Venerdì 11 giugno, all’Olimpico, in Mondovisione, si disputerà Italia-Turchia, la partita inaugurale dell’Euro 2021 di calcio: dopo l’improvvida (diplomaticamente) esternazione del nostro premier Mario Draghi che definì “dittatore” il presidente turco Erdogan, potrebbe rivelarsi molto più di un semplice incontro di football, per assumere i contorni di una sfida non solo sportiva ma culturale e soprattutto politica.

Perché allora non affrontare il toro per le corna, approfittando dell’evento e della diretta televisiva in Mondovisione? Con un gesto simbolico di fortissimo impatto: affidare la direzione ad un’arbitra, assistita da una terna tutta femminile. La francese Stephanie Frappart, per esempio, ha diretto magistralmente il 14 agosto 2019 una finale di Supercoppa europea maschile tra Liverpool e Chelsea proprio a Istanbul, un precedente che sembra quasi costruito apposta, guarda il gioco incrociato dei destini… In Italia l’abbiamo ammirata quando ha arbitrato la partita di Champions League fra la Juventus e la Dinamo Kiev, insomma, sa il fatto suo: tanto che è stata nominata miglior arbitro del 2019 (Globe Soccer Awards).

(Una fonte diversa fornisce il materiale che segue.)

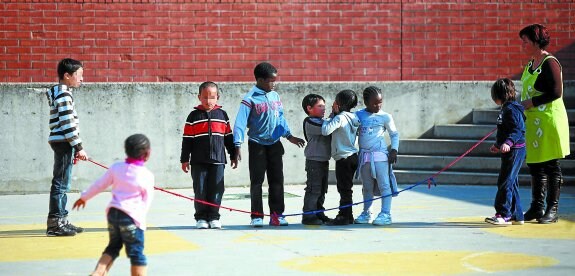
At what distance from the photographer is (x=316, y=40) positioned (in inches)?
584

Vederla col fischietto all’Olimpico, oltre che un gesto sportivamente significativo, sarebbe un gran bel segnale diretto a chi si ostina a negare e limitare i diritti delle donne, un atteggiamento clamorosamente apparso evidente nell’ormai celebre gaffe del sofà, quando la presidente della Commissione europea, Ursula von der Leyen, è rimasta senza sedia durante il summit con Erdogan e il presidente del Parlamento europeo Michel, per poi vedersi sistemare in un divano senza tener conto delle gerarchie istituzionali.

Le donne hanno un contenzioso aperto con la Turchia, specie dopo il decreto governativo del 20 marzo scorso, quando Erdogan ha ritirato il suo Paese dalla Convenzione del Consiglio d’Europa sulla prevenzione e la lotta alla violenza contro le donne e la violenza domestica, peraltro sottoscritta da Ankara nel 2011. Sempre per gli strani, ma mai banali destini incrociati, la Convenzione venne approvata proprio ad Istanbul ed è per questo che porta il suo nome. Date le mutate circostanze, forse sarebbe più opportuno cambiarle denominazione, giacché alla luce della decisione di Erdogan chiamarla Convenzione di Istanbul appare paradossale, se non improprio.

O forse no: se venisse intesa come provocazione (positiva), e speranza. Dunque, Italia-Turchia diretta dalla Frappart sarebbe il primo straordinario gol di un torneo in balìa delle restrizioni per il Covid e di uno sport lacerato dalle… Superpolemiche.